> _Set exercise_
Reproduce all of the records below word for word, adding nothing and leaving nothing out.
==*==
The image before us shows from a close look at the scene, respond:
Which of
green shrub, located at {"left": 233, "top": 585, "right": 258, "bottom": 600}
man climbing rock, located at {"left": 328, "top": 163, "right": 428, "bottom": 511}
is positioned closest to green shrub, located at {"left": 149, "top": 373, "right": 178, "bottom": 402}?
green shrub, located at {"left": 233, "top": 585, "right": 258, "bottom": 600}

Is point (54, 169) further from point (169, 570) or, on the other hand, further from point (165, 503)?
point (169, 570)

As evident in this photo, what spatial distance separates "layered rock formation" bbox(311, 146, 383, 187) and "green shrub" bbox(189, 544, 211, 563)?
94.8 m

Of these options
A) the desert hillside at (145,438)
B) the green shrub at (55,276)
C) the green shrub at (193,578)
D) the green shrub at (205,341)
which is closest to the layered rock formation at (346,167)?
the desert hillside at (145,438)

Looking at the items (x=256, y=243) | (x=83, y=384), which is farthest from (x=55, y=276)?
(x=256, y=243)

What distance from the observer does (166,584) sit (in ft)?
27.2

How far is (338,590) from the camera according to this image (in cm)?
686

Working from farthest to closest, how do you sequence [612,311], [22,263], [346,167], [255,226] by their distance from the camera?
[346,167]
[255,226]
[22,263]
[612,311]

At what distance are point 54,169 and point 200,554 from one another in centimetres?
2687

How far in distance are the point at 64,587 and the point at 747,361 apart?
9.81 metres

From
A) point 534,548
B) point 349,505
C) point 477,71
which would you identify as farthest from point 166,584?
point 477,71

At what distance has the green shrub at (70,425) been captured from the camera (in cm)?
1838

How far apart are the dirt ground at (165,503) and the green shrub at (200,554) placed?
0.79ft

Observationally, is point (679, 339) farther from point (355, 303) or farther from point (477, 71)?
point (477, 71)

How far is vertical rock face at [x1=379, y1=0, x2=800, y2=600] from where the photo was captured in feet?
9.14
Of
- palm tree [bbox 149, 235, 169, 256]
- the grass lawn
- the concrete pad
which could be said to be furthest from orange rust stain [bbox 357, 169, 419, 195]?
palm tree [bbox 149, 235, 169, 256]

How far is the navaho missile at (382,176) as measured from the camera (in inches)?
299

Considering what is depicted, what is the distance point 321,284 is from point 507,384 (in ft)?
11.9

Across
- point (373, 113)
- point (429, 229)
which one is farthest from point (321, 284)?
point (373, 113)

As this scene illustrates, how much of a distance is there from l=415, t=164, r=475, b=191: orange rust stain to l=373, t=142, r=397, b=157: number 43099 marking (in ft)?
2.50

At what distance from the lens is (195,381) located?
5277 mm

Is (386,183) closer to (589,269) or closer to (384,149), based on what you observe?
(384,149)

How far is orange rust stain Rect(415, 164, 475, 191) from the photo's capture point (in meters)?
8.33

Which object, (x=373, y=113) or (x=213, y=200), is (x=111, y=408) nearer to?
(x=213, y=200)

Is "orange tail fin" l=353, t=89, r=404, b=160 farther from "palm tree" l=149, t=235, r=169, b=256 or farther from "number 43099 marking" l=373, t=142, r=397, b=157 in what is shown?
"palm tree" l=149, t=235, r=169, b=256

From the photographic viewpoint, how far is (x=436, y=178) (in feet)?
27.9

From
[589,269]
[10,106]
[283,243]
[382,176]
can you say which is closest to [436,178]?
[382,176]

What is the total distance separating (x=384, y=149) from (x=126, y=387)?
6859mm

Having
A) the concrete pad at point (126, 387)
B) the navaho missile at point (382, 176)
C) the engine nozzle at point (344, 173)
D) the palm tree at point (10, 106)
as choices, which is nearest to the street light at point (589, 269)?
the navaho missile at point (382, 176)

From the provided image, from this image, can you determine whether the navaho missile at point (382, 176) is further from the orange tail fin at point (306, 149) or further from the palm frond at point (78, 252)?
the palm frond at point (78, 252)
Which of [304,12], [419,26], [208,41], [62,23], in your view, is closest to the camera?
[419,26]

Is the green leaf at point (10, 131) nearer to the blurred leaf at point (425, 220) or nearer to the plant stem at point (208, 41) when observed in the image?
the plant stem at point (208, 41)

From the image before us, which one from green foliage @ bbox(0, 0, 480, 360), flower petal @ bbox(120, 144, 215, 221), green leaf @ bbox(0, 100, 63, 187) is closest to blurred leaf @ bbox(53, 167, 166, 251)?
==*==
> _Full answer_
The image before us shows from a close look at the scene, respond:
Which of
green shrub, located at {"left": 233, "top": 585, "right": 258, "bottom": 600}
man climbing rock, located at {"left": 328, "top": 163, "right": 428, "bottom": 511}
is positioned closest to green shrub, located at {"left": 149, "top": 373, "right": 178, "bottom": 402}?
green shrub, located at {"left": 233, "top": 585, "right": 258, "bottom": 600}

Is point (54, 169) further from point (169, 570) or, on the other hand, further from point (165, 503)?
point (169, 570)

As evident in this photo, what spatial distance separates "layered rock formation" bbox(311, 146, 383, 187) and "green shrub" bbox(189, 544, 211, 563)?
94.8 m

Of these options
A) the desert hillside at (145,438)
B) the green shrub at (55,276)
C) the green shrub at (193,578)
D) the green shrub at (205,341)
which is closest to the layered rock formation at (346,167)?
the desert hillside at (145,438)

Looking at the items (x=256, y=243) | (x=83, y=384), which is farthest from (x=55, y=276)?
(x=256, y=243)

What distance from the observer does (166,584) sit (in ft)?
27.2

How far is (338,590) from the camera according to this image (in cm)?
686

Working from farthest to closest, how do you sequence [612,311], [22,263], [346,167], [255,226] by their distance from the camera?
[346,167]
[255,226]
[22,263]
[612,311]

At what distance are point 54,169 and point 200,554 from one another in centimetres?
2687

How far in distance are the point at 64,587 and the point at 747,361 apart?
9.81 metres

From
A) point 534,548
B) point 349,505
C) point 477,71
which would you identify as farthest from point 166,584?
point 477,71

At what distance has the green shrub at (70,425) been captured from the camera (in cm)?
1838

How far apart are the dirt ground at (165,503) and the green shrub at (200,554) placed?
0.79ft

Observationally, is point (679, 339) farther from point (355, 303) or farther from point (477, 71)?
point (477, 71)

How far is vertical rock face at [x1=379, y1=0, x2=800, y2=600] from where the photo was captured in feet?
9.14
Of
- palm tree [bbox 149, 235, 169, 256]
- the grass lawn
- the concrete pad
which could be said to be furthest from orange rust stain [bbox 357, 169, 419, 195]?
palm tree [bbox 149, 235, 169, 256]

How far is the navaho missile at (382,176) as measured from the camera (in inches)?
299

Considering what is depicted, what is the distance point 321,284 is from point 507,384 (in ft)?
11.9

Across
- point (373, 113)
- point (429, 229)
which one is farthest from point (321, 284)?
point (373, 113)

As this scene illustrates, how much of a distance is there from l=415, t=164, r=475, b=191: orange rust stain to l=373, t=142, r=397, b=157: number 43099 marking (in ft)?
2.50

At what distance from the lens is (195,381) located?
5277 mm

Is (386,183) closer to (589,269) or closer to (384,149), based on what you observe?
(384,149)

How far is orange rust stain Rect(415, 164, 475, 191) from the photo's capture point (in meters)?
8.33

Which object, (x=373, y=113) or (x=213, y=200), is (x=111, y=408) nearer to?
(x=213, y=200)

Is "orange tail fin" l=353, t=89, r=404, b=160 farther from "palm tree" l=149, t=235, r=169, b=256 or farther from "number 43099 marking" l=373, t=142, r=397, b=157 in what is shown?
"palm tree" l=149, t=235, r=169, b=256

From the photographic viewpoint, how far is (x=436, y=178) (in feet)?
27.9

From
[589,269]
[10,106]
[283,243]
[382,176]
can you say which is closest to [436,178]?
[382,176]

What is the total distance separating (x=384, y=149) from (x=126, y=387)?
6859mm

Having
A) the concrete pad at point (126, 387)
B) the navaho missile at point (382, 176)
C) the engine nozzle at point (344, 173)
D) the palm tree at point (10, 106)
as choices, which is nearest to the street light at point (589, 269)?
the navaho missile at point (382, 176)

From the provided image, from this image, can you determine whether the navaho missile at point (382, 176) is further from the orange tail fin at point (306, 149) or further from the palm frond at point (78, 252)?
the palm frond at point (78, 252)
Which of [304,12], [419,26], [208,41], [62,23], in your view, is closest to the camera?
[419,26]

Is the green leaf at point (10, 131) nearer to the blurred leaf at point (425, 220) or nearer to the plant stem at point (208, 41) when observed in the image?
the plant stem at point (208, 41)

From the image before us, which one from green foliage @ bbox(0, 0, 480, 360), flower petal @ bbox(120, 144, 215, 221), green leaf @ bbox(0, 100, 63, 187) is closest to blurred leaf @ bbox(53, 167, 166, 251)?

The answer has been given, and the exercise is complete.